Артур Фриман будто бы сказал о мемуаристах, что это люди, у которых не хватает воображения, чтобы писать прозу, и слишком скверная память, чтобы писать правду. В этих сумерках самовыражения придется плавать и мне. Подобно другим старикам, жившим до меня, я обнаружил, что близкое по времени раздражающе перепутано, тогда как в начале тоннеля есть и свет и цвет. Могу разглядеть подробности каждого месяца в 1944-м или 45-м, но времена года безнадежно размыты, когда я останавливаюсь на 1997-м или 2012-м. Не в силах припомнить имя известного ученого, нападавшего на мою последнюю работу, так же как забыл те эпитеты, которыми мои столь же знаменитые сторонники язвили его.

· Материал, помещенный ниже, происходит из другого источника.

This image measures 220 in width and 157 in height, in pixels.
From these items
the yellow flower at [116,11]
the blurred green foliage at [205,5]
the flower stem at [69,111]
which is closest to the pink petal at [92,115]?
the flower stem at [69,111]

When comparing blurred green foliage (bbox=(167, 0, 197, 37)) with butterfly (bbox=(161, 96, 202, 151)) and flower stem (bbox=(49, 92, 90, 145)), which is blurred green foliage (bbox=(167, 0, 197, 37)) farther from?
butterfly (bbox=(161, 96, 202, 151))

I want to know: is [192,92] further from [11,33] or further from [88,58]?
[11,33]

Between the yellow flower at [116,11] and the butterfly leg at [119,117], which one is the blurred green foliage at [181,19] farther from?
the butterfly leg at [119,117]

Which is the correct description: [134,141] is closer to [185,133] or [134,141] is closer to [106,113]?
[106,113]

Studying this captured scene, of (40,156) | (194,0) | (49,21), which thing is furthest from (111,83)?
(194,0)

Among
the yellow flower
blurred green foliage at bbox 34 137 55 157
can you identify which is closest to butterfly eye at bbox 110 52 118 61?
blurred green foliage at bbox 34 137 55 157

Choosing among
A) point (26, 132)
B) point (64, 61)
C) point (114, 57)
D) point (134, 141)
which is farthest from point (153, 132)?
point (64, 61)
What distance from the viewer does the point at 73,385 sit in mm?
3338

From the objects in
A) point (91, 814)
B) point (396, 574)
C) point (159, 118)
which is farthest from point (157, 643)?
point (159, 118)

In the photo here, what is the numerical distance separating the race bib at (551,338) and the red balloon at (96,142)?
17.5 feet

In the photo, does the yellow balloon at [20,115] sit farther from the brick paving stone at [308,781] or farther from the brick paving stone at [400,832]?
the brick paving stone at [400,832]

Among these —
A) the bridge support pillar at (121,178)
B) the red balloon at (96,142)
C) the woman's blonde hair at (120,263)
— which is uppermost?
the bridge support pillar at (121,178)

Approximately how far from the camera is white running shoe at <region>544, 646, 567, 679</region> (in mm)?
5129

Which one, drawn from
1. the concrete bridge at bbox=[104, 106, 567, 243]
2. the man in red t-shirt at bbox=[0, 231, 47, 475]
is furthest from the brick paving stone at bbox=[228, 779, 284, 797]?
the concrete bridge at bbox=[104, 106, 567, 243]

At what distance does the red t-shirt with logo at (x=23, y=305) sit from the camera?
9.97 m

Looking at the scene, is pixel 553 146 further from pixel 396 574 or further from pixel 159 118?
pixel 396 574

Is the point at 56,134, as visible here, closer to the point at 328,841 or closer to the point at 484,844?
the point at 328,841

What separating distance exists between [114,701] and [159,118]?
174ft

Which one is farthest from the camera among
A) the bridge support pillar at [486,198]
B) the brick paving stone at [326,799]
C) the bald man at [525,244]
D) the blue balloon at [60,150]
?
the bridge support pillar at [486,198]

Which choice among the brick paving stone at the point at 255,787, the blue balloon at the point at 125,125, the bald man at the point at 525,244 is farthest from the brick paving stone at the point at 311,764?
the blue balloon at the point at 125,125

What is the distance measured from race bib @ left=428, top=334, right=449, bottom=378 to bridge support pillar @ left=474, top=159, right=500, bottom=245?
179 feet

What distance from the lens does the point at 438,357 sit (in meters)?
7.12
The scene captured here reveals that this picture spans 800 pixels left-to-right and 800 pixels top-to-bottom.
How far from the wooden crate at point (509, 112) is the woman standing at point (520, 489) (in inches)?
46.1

Не могу сказать сразу, в каком году эмбриологическое отделение ассоциации естествоиспытателей в Рейкьявике избрало меня членом-корреспондентом или в какой момент Американская Академия наук наградила меня своей самой престижной премией (хотя помню острое удовольствие, полученное мной при этом). Так человек, смотрящий в громадный телескоп, не видит осенних перистых облаков над своим очарованным садом, но видит, как это дважды случилось с незабвенным моим коллегой, покойным проф. Александром Иванченко, копошение hesperozoa во влажной долине на Венере.
Несомненно, что несметные «туманные картинки», завещанные нам унылой, плоской, до странности меланхоличной фотографией прошлого века, преувеличивают ощущение нереальности, производимое этим столетием на тех, кто не помнит его; но остается фактом то, что люди, населявшие мир в дни моего детства, кажутся нынешнему поколению более удаленными, чем девятнадцатый век казался жившим в двадцатом. Они еще тонули в ханжестве и предрассудках. Цеплялись за традицию, как плющ продолжает цепляться за мертвое дерево. Обедали за большими столами, застыв в сидячем положении на твердых деревянных стульях. Одежда состояла из нескольких частей, каждая из которых в свою очередь содержала редуцированные и бессмысленные пережитки той или иной прошедшей моды (утренний туалет горожанина требовал от него просунуть что-то около тридцати пуговиц в такое же количество петель, помимо завязывания трех узлов и проверки содержимого пятнадцати карманов).